Cosby Defense Rests Without Calling The Comedian To Testify
NORRISTOWN, Pa. (AP) — Bill Cosby's lawyers put on a case consisting of just one witness and six minutes of testimony Monday, wrapping up the defense side in the sexual assault trial without the comedian himself taking the stand.
The jury was expected to hear closing arguments next and could get the case in the afternoon.
The big question going into Monday's proceedings was whether Cosby would testify — a high-stakes gamble that could have allowed him to work his charm on the jury but could have also exposed him to blistering cross-examination about some of the scores of other women who say they were assaulted by the comic once known as America's Dad.
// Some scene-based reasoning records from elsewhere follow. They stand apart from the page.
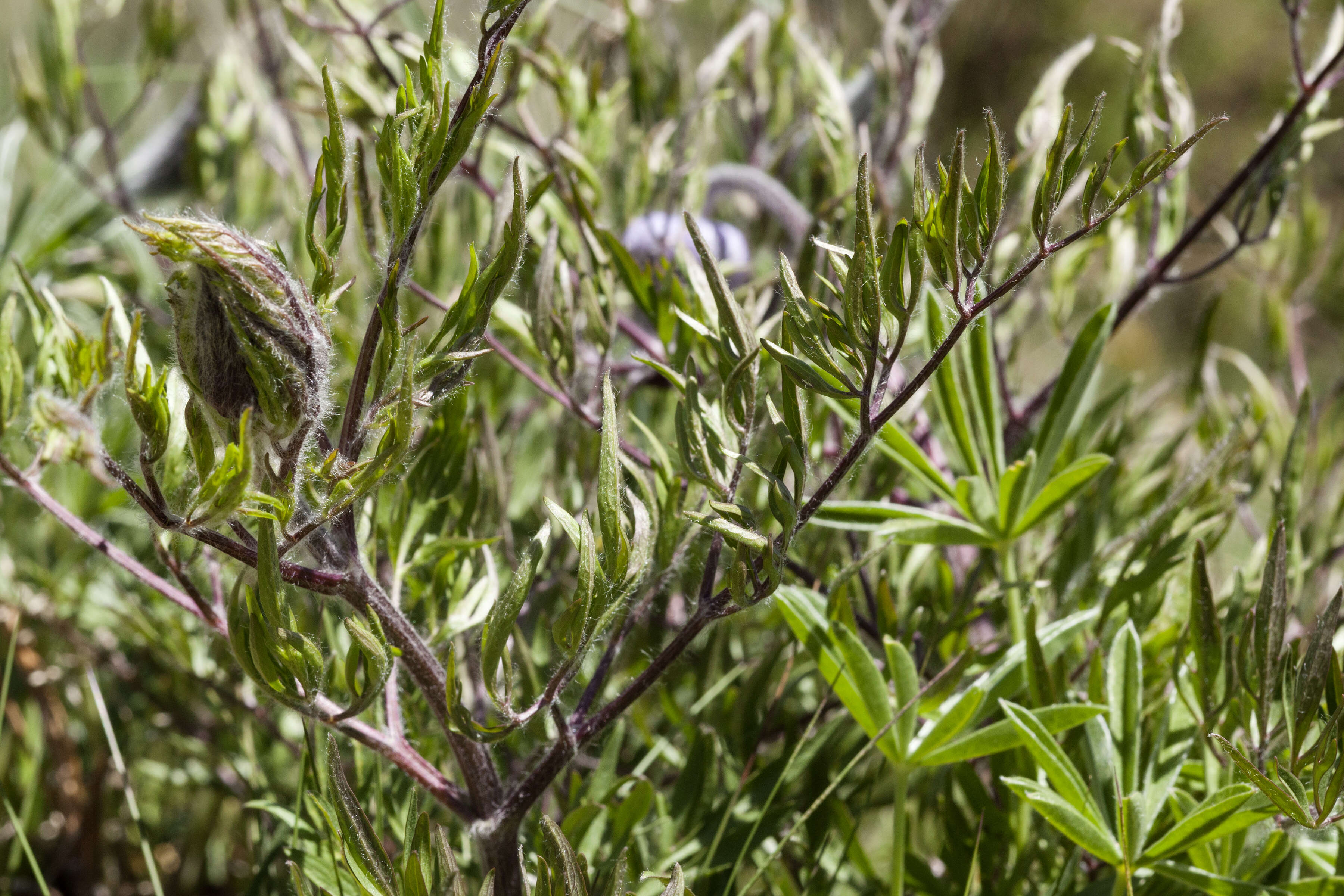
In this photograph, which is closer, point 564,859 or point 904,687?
point 564,859

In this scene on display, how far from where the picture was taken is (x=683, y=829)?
20.0 inches

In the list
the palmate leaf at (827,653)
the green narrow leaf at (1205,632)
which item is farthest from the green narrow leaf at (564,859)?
the green narrow leaf at (1205,632)

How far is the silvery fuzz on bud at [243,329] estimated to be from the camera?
282mm

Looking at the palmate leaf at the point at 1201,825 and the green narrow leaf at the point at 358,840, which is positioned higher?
the palmate leaf at the point at 1201,825

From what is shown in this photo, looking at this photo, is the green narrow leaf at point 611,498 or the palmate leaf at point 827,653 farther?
the palmate leaf at point 827,653

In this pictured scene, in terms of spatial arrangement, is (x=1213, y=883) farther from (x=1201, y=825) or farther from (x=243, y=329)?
(x=243, y=329)

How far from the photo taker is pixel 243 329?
0.29 meters

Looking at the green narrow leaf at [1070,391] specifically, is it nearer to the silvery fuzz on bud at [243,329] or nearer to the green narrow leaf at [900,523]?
the green narrow leaf at [900,523]

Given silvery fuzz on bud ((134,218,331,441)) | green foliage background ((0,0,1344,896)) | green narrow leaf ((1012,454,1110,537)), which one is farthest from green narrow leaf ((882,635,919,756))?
silvery fuzz on bud ((134,218,331,441))

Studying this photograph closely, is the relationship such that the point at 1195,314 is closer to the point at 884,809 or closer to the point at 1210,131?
the point at 884,809

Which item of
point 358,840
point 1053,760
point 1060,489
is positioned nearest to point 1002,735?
point 1053,760

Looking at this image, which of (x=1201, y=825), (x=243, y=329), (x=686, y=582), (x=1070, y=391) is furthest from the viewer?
(x=686, y=582)

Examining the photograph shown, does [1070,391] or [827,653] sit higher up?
[1070,391]

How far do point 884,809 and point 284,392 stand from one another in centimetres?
58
With Cosby's wife of 53 years, Camille, looking on in the courtroom for the first time in the 6-day-old trial, the TV star ended the suspense by telling a judge that he had decided not to take the stand after talking it over with his lawyers.
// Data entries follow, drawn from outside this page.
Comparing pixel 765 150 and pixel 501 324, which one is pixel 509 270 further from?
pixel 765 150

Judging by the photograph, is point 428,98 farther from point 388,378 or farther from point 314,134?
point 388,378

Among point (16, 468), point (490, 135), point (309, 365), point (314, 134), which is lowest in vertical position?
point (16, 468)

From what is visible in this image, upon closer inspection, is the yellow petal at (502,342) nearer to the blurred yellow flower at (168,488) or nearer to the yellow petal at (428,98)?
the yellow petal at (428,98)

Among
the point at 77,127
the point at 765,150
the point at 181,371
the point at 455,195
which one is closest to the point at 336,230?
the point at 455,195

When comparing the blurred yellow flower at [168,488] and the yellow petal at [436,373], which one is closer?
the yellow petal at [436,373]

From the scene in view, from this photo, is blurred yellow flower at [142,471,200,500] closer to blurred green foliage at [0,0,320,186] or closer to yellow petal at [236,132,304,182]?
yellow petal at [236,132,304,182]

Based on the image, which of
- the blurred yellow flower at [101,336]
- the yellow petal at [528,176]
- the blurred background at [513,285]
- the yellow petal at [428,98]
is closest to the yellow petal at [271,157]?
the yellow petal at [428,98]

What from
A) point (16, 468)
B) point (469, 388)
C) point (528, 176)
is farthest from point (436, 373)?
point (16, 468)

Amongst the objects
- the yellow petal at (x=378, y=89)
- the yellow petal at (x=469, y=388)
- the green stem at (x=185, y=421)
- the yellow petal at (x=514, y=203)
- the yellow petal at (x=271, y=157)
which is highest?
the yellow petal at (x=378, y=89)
Judge Steven O'Neill asked Cosby a series of questions designed to make sure he was aware of his right to testify and wasn't pressured into deciding against it. Cosby spoke loudly as he answered, responding "YES!" or "NO!"
The lone defense witness was the detective who led the 2005 investigation into allegations that Cosby drugged and violated Andrea Constand at his suburban Philadelphia home in 2004.
Detective Richard Schaffer was one of 12 witnesses who testified during the prosecution case. In his six-minute appearance Monday, Shaffer said that Constand had visited with Cosby at an out-of-state casino and that police knew he had vision problems more than a decade ago. Cosby has said he is legally blind because of glaucoma.
The judge shot down a defense request to call a second witness, a woman who worked with Constand at Cosby's alma mater, Temple University.
Cosby, 79, could spend the rest of his life in prison if convicted. He has said the sexual encounter with Constand was consensual.
Constand, a 44-year-old former employee of the women's basketball program at Temple, testified last week that Cosby gave her three blue pills and then penetrated her with her fingers against her will as she lay paralyzed and half-conscious.
Cosby's spokesman suggested last week that the comic might take the stand. But experts said the legal risks would be considerable.
"He could be a fantastic witness. ... He's an actor and he's a very good actor," Duquesne University School of Law professor Wes Oliver said ahead of Monday's court session. But "he is potentially opening the door to a whole lot of cross-examination that they fought really hard to keep out."
Prosecutors wanted 13 other accusers to testify at the trial, but the judge allowed just one, an assistant to his agent at the William Morris Agency.
Cosby's testimony in her civil case showed just how hard a witness he would have been to control. His answers, like his comedy routines, meandered and veered toward stream of consciousness.
And he used jarring language to describe his sexual encounters with various young women. He spoke in the deposition of "the penile entrance" and "digital penetration." And he displayed hints of arrogance.
"One of the greatest storytellers in the world and I'm failing," Cosby said when asked to repeat an answer in the deposition.
The Associated Press does not typically identify people who say they are victims of sexual assault unless they grant permission, which Constand has done.